Canada lacks competitive edge to compete with the U.S.

Canadian governments have failed to offer any significant strategies to keep the country competitive

Fred McMahonSay you’re a store owner and your competitor across the street offers everything at lower prices, with higher quality and a friendlier attitude.

You’re in trouble. If your competitor was on the other side of the city, things might be a bit better. But across the street?

That’s roughly where Canada finds itself in relation to the United States. This year for the first time since 2008, the U.S. topped the World Competitiveness Forum’s Global Competitiveness Index (GCI).

Canada ranked 12th out of 140. Not bad, but the best is just across the border.

The 2018 competitiveness report is not directly comparable with previous years due to changes in methodology, which increased emphasis on innovation, where the U.S. remains world champion.

However, the CGI recalculated last year’s scores using the new methodology, revealing a troubling trend. Canada’s rank declined from 10th last year while the U.S. would have been first.

Even using last year’s methodology, with little innovation weighting, the U.S. ranked second while Canada was down at 14th. As the report notes: “The U.S. has been on an upward path for some years.”

The report warns that U.S. competitiveness could be damaged by trade tensions and closing borders. But so could Canada’s. The first shots may have been fired by the U.S., but past experience shows a few shots can erupt into a global trade war, harming everyone. Although a North American Free Trade Agreement replacement – the United States-Mexico-Canada Agreement – has been negotiated, Canada has also imposed new tariffs.

On the positive side for the U.S., deregulation has boosted competitiveness. Regulation is a balancing act – the optimal level of regulation is not zero. However, unnecessary complexity, hurdles, delays and uncertainty should be zero. Canada is far from there. Canadian governments have failed to offer any significant deregulatory strategy to keep the country competitive.

Things may get worse.
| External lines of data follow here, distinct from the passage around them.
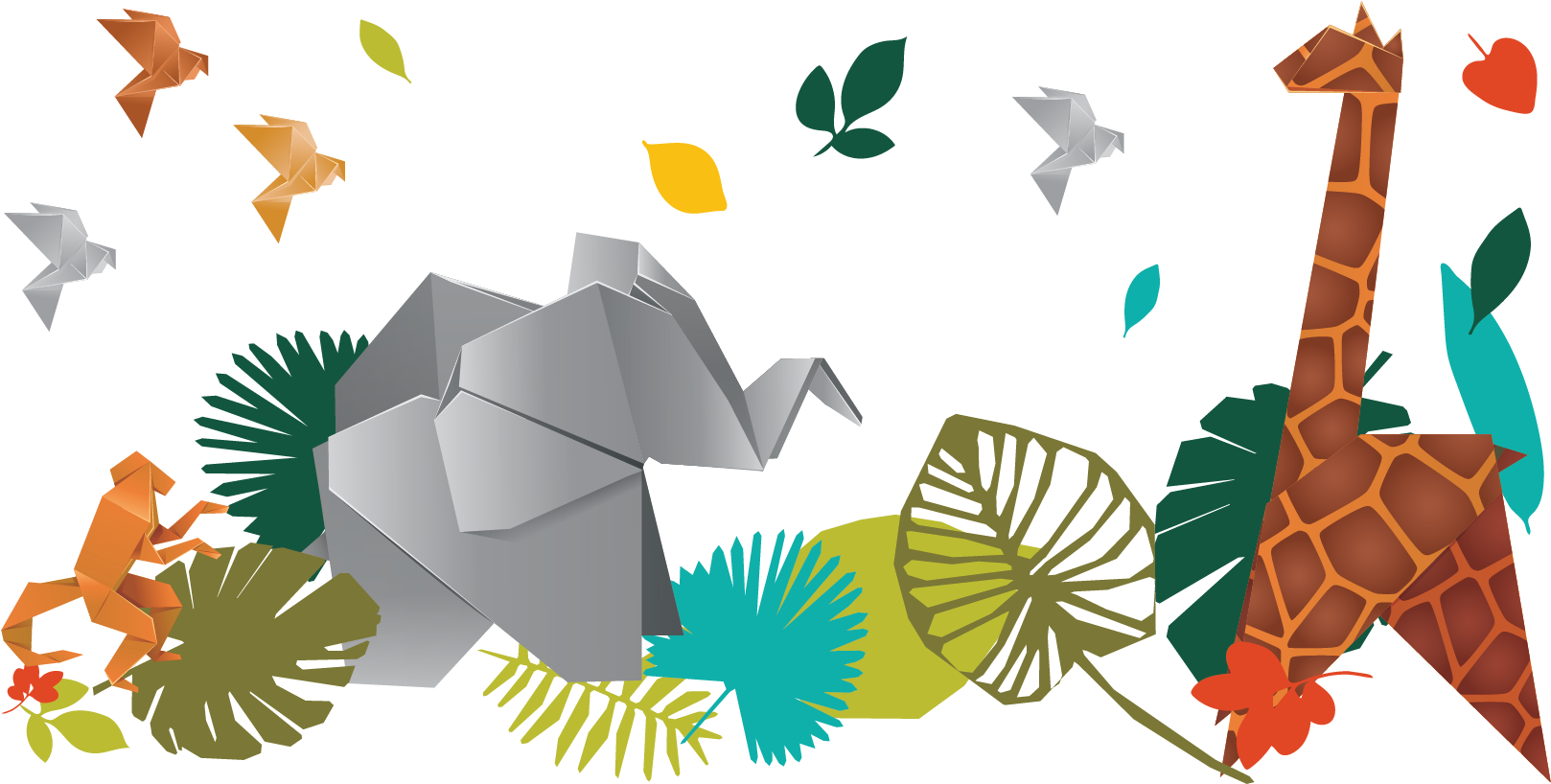 Thank You For Supporting Our Promotion Of The Print Clipart (1667x833), Png Download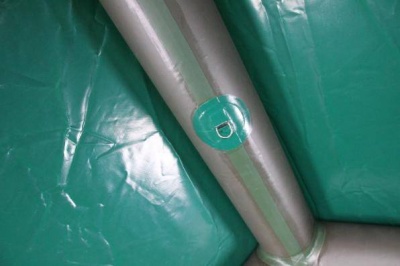 Надувная палатка универсального назначения | RiverMart.ru
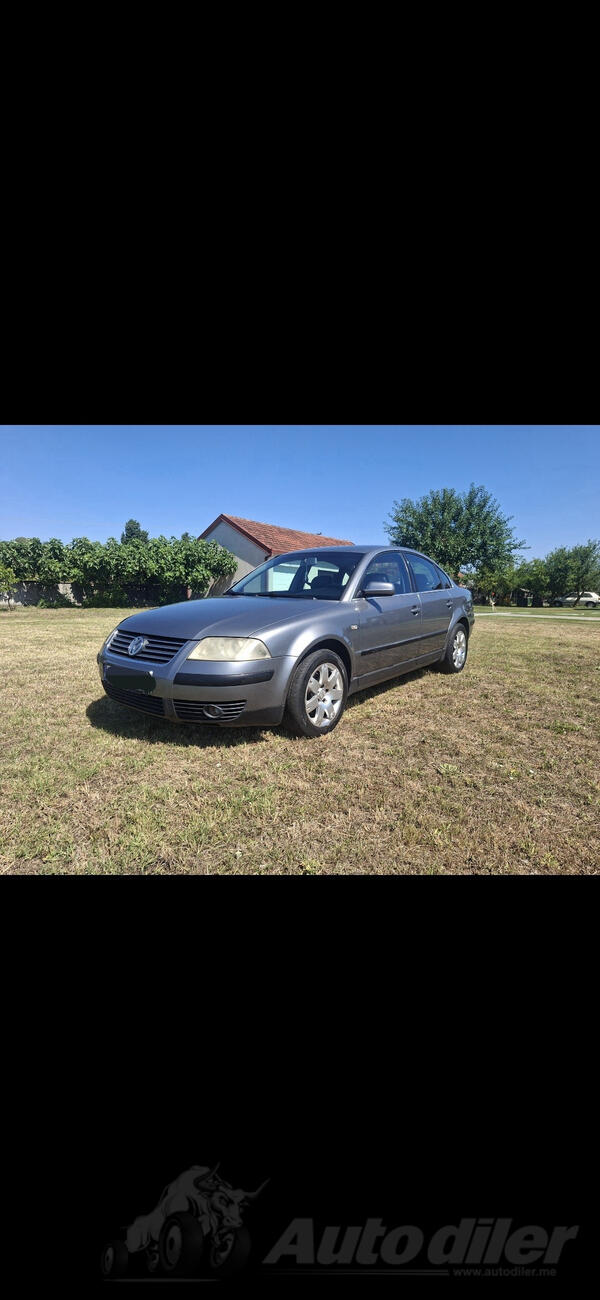 Volkswagen - Passat - 1.9 TDI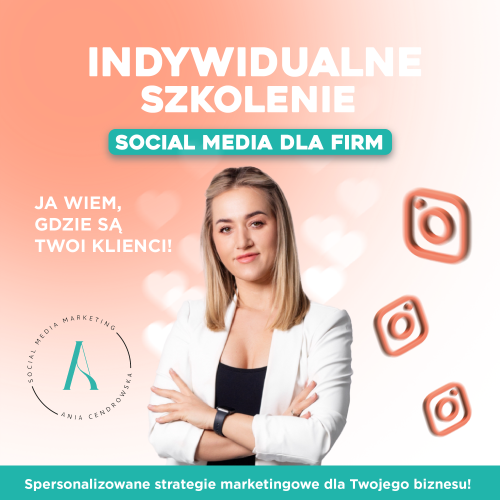 SZKOLENIE - SOCIAL MEDIA dla Twojego biznesu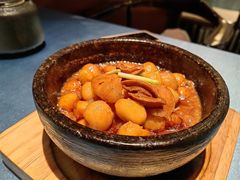 珍珠土豆焖鲍鱼-千滋百味·醉江澜花园餐厅(街道口店)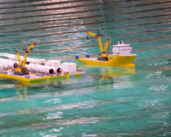 Des chercheurs norvégiens imaginent des ports flottants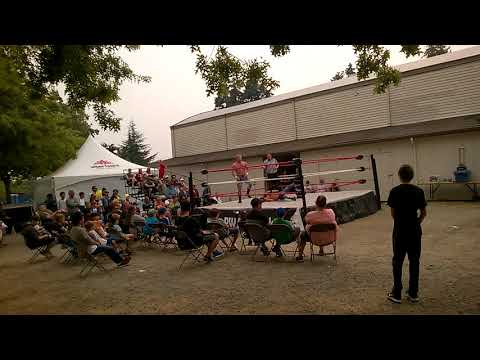 PWA Canada/VIPW @ The VIEX (8/19/18) - King of the EX Quarterfinal Match #8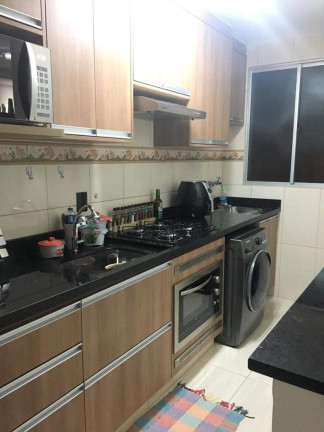 Apartamento com 3 Quartos à Venda, 60 m² em Jardim Vista Alegre - Paulínia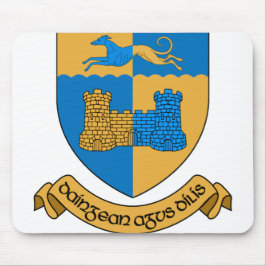 Mousepad Condado de Longford Irlanda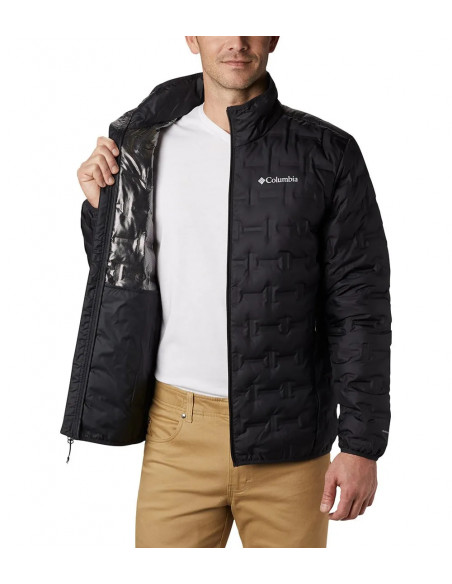 Мужской пуховик Columbia Delta Ridge Down Jacket WO0955-010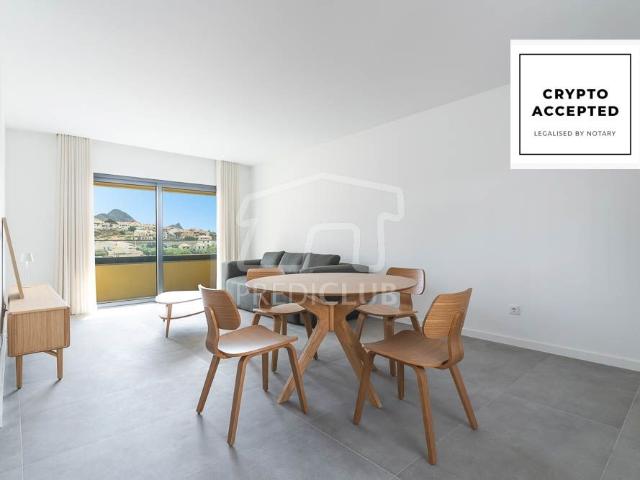 Apartamento T2 Porto Santo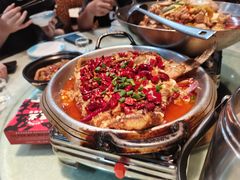 -昱龙大盆牛蛙馆(三兴街总店)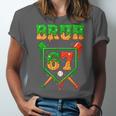 Bruh 67 Baseball Christmas Gingerbread Drip Number 67 Player Unisex Jersey T-Shirt Bruh 67 Baseball Christmas Gingerbread Drip Number 67 Player Unisex Jersey T-Shirt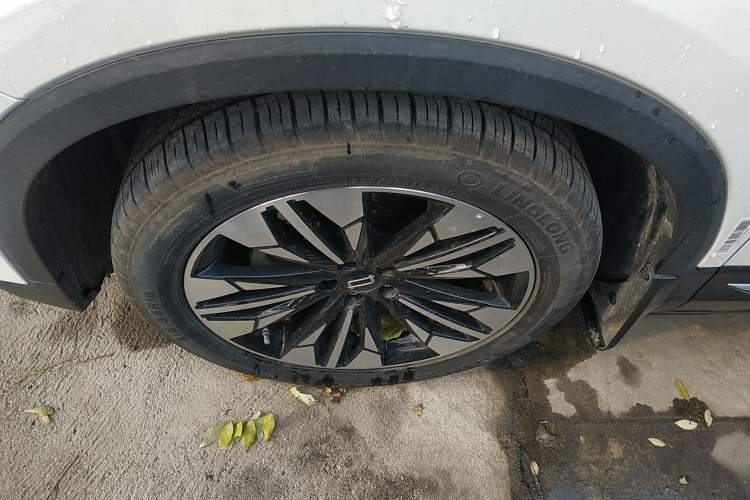 Used Bestune T77 2023 1.5T Automatic Luxury Model Exterior 2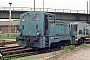 LKM 262095 - DB AG "5"
20.05.1998 - Chemnitz, Ausbesserungswerk
Norbert Schmitz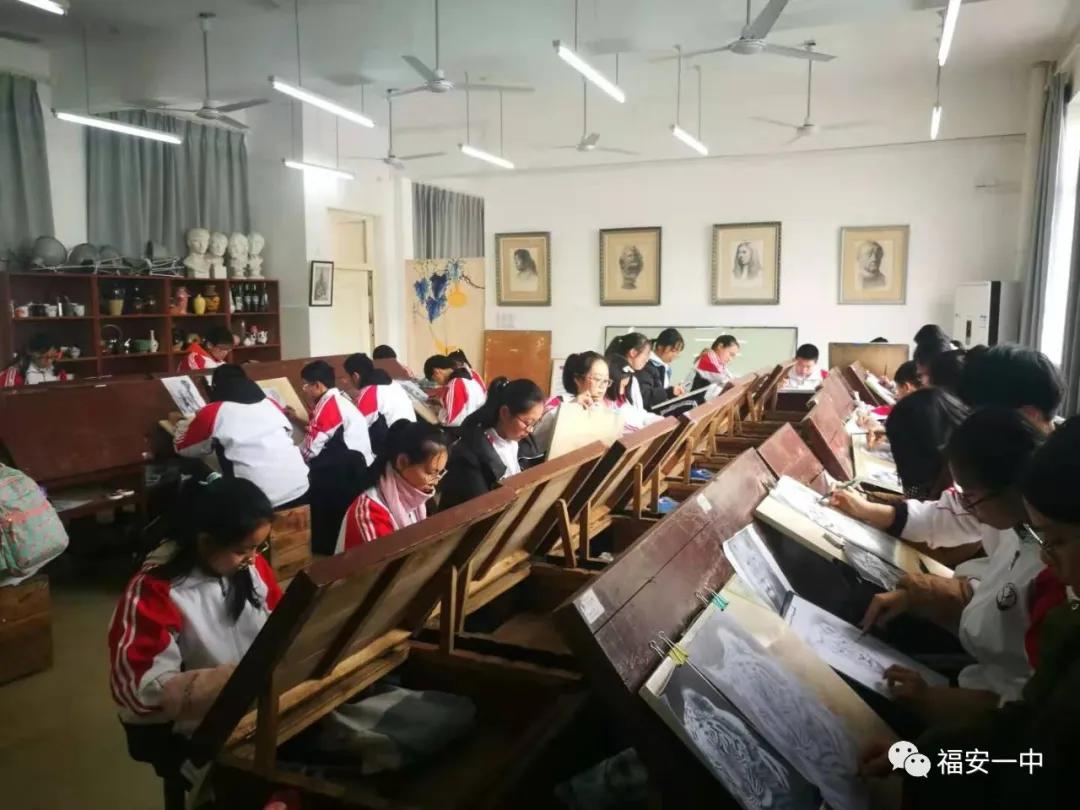 福安一中永不止步,优秀学子的选择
To give two examples – the grave uncertainty over the Trans Mountain pipeline expansion has alarmed domestic and international investors, while Canada’s baffling climate plan, involving regulation and taxation, gets murkier by the day.

Perhaps surprisingly, in the GCI, Canada ranks first in macroeconomic stability, based on inflation and the size and structure of national debt. Canada scored a perfect 100 out of 100. The U.S. ranked 34th. That may seem to give Canada a big edge but the U.S. score is 99.6, a whisker behind Canada. Countries are so tightly bunched at the top that a minuscule difference in score can result in a big difference in rank.

However, Canada is taking a dangerous fiscal path that threatens to send our macroeconomic score spiralling downward. Bank of Canada monetary stewardship remains strong but government debt could soon enter a red zone. The federal government has allowed spending to climb and seems in no hurry to put its fiscal house in order. Alberta and British Columbia are becoming spendthrifts. Ontario’s new government inherited a fiscal mess and has yet to announce serious plans to control spending.

Canada’s macroeconomic score may already be drifting downward. The CGI uses data from international sources, which are typically a year or two old. Canada’s fiscal recklessness has increased over that period.

The U.S. faces risks, too. After huge tax cuts, the federal deficit has exploded. But past big tax cuts under presidents John F. Kennedy and Ronald Reagan caused economic activity to flourish and tax revenues to recover quickly and grow, restoring fiscal balance.

As Kennedy said in promoting tax cuts: “Our true choice is not between tax reduction on the one hand and the avoidance of large federal deficits on the other. It is increasingly clear that no matter what party is in power … an economy hampered by restrictive tax rates will never produce enough revenues to balance our budget, just as it will never produce enough jobs or enough profits.”

With the U.S. ranking soaring, Canadian competitiveness faces dangers on at least two fronts. Far from launching rational deregulation, Canadian governments are gumming up the works and sowing uncertainty.

Both Canada and the U.S. face fiscal challenges, but Canada lacks the competitiveness edge and economic boost that tax cuts create.

Fred McMahon is an analyst with the Fraser Institute.